Stable Diffusion-based Data Augmentation for Federated Learning with Non-IID Data

TL;DR

This paper tackles the non IID data challenge in Federated Learning by introducing Gen-FedSD, a diffusion-based data augmentation approach. Each client generates class-specific prompts and uses a pre-trained Stable Diffusion model to synthesize data that fills local distribution gaps, resulting in locally augmented IID-like datasets prior to FL training. Empirical results on CIFAR-10 and CIFAR-100 show substantial gains in accuracy and faster convergence across multiple FL baselines, with pronounced improvements under higher heterogeneity and notable reductions in communication cost. The method offers practical privacy-preserving IID data augmentation by performing synthesis locally, and its effectiveness scales with prompt diversity and the quality of the diffusion model.

Abstract

The proliferation of edge devices has brought Federated Learning (FL) to the forefront as a promising paradigm for decentralized and collaborative model training while preserving the privacy of clients' data. However, FL struggles with a significant performance reduction and poor convergence when confronted with Non-Independent and Identically Distributed (Non-IID) data distributions among participating clients. While previous efforts, such as client drift mitigation and advanced server-side model fusion techniques, have shown some success in addressing this challenge, they often overlook the root cause of the performance reduction - the absence of identical data accurately mirroring the global data distribution among clients. In this paper, we introduce Gen-FedSD, a novel approach that harnesses the powerful capability of state-of-the-art text-to-image foundation models to bridge the significant Non-IID performance gaps in FL. In Gen-FedSD, each client constructs textual prompts for each class label and leverages an off-the-shelf state-of-the-art pre-trained Stable Diffusion model to synthesize high-quality data samples. The generated synthetic data is tailored to each client's unique local data gaps and distribution disparities, effectively making the final augmented local data IID. Through extensive experimentation, we demonstrate that Gen-FedSD achieves state-of-the-art performance and significant communication cost savings across various datasets and Non-IID settings.
Paper Structure (17 sections, 3 equations, 2 figures, 7 tables, 1 algorithm)

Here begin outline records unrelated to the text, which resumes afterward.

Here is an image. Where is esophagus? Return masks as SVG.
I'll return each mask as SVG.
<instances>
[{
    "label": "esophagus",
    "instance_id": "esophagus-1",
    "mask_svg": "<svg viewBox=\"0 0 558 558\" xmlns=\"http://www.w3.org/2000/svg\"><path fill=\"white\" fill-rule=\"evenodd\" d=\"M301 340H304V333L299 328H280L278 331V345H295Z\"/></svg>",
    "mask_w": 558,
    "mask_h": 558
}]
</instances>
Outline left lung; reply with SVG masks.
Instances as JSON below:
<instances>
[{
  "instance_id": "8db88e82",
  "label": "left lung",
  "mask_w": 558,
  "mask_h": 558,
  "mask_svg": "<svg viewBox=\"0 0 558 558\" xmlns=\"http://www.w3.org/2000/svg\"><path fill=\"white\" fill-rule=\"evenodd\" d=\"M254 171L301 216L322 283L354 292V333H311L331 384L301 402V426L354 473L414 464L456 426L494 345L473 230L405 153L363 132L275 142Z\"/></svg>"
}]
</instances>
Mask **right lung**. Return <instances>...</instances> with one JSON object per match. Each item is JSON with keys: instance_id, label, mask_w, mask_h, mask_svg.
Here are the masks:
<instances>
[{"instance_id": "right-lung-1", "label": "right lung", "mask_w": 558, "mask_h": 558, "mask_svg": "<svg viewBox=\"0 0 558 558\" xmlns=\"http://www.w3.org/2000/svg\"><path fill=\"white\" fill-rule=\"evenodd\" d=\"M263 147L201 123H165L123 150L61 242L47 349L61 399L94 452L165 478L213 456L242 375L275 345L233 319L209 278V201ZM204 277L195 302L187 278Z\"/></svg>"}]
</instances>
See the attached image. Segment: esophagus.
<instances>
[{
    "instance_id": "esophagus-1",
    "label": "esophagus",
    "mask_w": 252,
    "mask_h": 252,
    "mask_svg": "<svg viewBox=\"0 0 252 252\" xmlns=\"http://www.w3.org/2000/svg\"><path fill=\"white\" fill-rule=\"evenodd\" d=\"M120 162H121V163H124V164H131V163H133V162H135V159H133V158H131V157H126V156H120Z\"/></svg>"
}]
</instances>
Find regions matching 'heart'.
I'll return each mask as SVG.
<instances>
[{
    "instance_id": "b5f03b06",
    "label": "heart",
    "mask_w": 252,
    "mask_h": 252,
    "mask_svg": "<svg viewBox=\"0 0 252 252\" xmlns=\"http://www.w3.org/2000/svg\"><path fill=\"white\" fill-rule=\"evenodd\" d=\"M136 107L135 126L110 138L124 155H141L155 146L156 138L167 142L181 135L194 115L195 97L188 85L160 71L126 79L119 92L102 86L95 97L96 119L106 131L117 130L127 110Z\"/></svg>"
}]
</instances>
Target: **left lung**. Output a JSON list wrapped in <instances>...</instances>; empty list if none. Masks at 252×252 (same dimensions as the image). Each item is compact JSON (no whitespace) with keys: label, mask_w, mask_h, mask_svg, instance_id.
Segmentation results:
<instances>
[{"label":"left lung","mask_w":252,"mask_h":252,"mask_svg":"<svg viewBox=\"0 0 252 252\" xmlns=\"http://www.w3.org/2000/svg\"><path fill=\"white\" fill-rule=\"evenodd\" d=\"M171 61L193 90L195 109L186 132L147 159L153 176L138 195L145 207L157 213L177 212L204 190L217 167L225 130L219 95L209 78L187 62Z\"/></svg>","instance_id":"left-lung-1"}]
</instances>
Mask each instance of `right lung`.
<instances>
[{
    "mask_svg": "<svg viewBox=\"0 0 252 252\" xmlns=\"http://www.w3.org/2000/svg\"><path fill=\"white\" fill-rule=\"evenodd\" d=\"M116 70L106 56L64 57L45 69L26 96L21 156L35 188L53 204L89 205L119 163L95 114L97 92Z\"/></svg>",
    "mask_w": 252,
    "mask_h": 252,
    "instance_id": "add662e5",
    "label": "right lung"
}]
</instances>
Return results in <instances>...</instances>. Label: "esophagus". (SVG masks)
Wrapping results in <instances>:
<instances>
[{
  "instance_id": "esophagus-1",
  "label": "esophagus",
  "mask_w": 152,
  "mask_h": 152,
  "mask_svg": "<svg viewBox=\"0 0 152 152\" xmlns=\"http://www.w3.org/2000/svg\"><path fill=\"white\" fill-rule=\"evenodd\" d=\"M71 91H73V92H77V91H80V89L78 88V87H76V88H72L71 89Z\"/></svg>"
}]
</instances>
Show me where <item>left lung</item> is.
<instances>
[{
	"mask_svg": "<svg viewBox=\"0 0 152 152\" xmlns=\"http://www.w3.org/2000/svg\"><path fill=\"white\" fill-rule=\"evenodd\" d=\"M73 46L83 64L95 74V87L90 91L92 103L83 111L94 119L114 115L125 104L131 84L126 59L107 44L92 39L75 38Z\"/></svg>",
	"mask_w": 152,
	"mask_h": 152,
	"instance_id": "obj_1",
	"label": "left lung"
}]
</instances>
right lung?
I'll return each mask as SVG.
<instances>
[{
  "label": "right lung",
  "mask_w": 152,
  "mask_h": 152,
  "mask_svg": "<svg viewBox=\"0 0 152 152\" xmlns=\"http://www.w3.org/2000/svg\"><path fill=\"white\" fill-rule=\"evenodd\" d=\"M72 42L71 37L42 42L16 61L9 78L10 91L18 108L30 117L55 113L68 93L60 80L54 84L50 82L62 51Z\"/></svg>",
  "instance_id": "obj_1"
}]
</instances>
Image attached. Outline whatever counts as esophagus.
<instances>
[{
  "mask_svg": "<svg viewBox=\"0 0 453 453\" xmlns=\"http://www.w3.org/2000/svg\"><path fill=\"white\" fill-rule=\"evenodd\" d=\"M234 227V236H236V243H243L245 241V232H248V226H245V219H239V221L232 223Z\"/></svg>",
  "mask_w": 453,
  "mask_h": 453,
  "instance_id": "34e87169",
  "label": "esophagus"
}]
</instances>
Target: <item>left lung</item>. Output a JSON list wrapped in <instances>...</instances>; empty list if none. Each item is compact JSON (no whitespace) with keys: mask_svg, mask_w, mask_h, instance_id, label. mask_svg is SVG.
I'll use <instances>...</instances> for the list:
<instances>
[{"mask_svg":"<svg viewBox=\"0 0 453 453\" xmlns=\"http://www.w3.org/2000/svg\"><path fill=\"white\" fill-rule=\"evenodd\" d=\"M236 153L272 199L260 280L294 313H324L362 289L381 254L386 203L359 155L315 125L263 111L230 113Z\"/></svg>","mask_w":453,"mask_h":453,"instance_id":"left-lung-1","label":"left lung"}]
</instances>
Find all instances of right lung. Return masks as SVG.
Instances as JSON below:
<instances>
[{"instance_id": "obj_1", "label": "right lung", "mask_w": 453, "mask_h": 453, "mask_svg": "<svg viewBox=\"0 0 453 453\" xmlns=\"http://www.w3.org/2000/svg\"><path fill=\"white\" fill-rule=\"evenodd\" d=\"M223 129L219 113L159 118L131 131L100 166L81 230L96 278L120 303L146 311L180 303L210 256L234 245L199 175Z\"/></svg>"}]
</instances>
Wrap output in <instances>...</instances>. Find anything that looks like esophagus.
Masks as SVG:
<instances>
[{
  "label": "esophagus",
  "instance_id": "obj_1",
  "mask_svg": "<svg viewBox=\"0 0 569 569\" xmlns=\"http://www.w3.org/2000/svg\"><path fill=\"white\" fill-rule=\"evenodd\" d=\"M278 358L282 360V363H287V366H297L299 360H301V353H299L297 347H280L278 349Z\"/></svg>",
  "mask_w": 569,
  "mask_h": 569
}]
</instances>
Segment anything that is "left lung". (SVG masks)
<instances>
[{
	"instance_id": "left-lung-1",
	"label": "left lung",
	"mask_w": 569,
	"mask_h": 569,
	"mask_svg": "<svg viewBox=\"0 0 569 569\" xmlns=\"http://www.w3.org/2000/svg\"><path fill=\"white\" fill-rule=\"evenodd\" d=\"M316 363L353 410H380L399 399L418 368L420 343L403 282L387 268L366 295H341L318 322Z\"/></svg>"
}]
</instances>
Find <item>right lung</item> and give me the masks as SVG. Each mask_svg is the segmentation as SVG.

This paper contains 17 sections, 3 equations, 2 figures, 7 tables, 1 algorithm.

Figures (2)

  • Figure 1: Overview of Gen-FedSD.
  • Figure 2: Illustration of clients data distribution for the CIFAR-10 dataset before and after augmentation with Gen-FedSD. In this example, 20 clients are utilized, partitioning CIFAR-10 Non-IID with a Dirichlet distribution (Dir(0.5)). Prior to augmentation, the local distributions of clients are heterogeneous (a), whereas after augmentation, the unique gaps in each client's local distribution are filled, resulting in a final locally augmented dataset that is independent and identically distributed (IID) for each client (b).